Max It or Miss It: Benchmarking LLM On Solving Extremal Problems
- URL: http://arxiv.org/abs/2510.12997v2
- Date: Fri, 17 Oct 2025 21:17:43 GMT
- Title: Max It or Miss It: Benchmarking LLM On Solving Extremal Problems
- Authors: Binxin Gao, Jingjun Han,
- Abstract summary: We introduce ExtremBench, a benchmark dataset for solving mathematical extremal problems.<n>We conduct evaluations across various state-of-the-art open-source model families, including the Qwen3, GPT-OSS, and DeepSeek.<n>Results reveal that LLMs' extremal-solving reasoning capabilities do not always align with those of current mathematical benchmarks.
- Score: 0.0
- License: http://creativecommons.org/licenses/by/4.0/
- Abstract: Test-time scaling has enabled Large Language Models (LLMs) with remarkable reasoning capabilities, particularly in mathematical domains, through intermediate chain-of-thought (CoT) reasoning before generating final answers.
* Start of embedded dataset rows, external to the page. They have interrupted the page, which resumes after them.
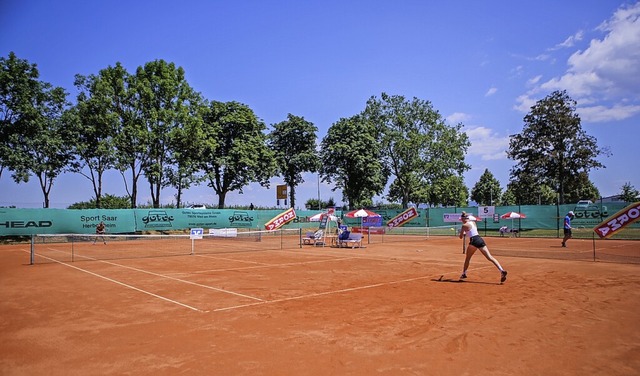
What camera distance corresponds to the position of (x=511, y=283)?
11.0m

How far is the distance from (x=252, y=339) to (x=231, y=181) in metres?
45.9

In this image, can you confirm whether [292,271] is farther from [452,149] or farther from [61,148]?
[452,149]

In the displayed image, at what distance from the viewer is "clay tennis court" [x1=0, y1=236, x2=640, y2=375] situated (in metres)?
4.96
However, the specific sources and mechanisms underlying these reasoning capabilities remain insufficiently understood. Optimization reasoning, i.e. finding extrema under constraints, represents a fundamental abstraction that underpins critical applications in planning, control, resource allocation, and prompt search. To systematically evaluate this capability, we introduce ExtremBench, a benchmark dataset for solving mathematical extremal problems, curated from inequality exercises used for Chinese Mathematical Olympiad and transformed into $93$ standardized extrema-finding problems. We conduct extensive evaluations across various state-of-the-art open-source model families, including the Qwen3, GPT-OSS, and DeepSeek. Our results reveal that LLMs' extremal-solving reasoning capabilities do not always align with those of current mathematical benchmarks such as AIME25 and MATH-500, with some models showing strong general mathematical reasoning but poor extremal-solving skills, and vice versa. This discrepancy highlights a critical gap in current evaluation practices and suggests that existing benchmarks may not comprehensively capture the full spectrum of mathematical reasoning abilities.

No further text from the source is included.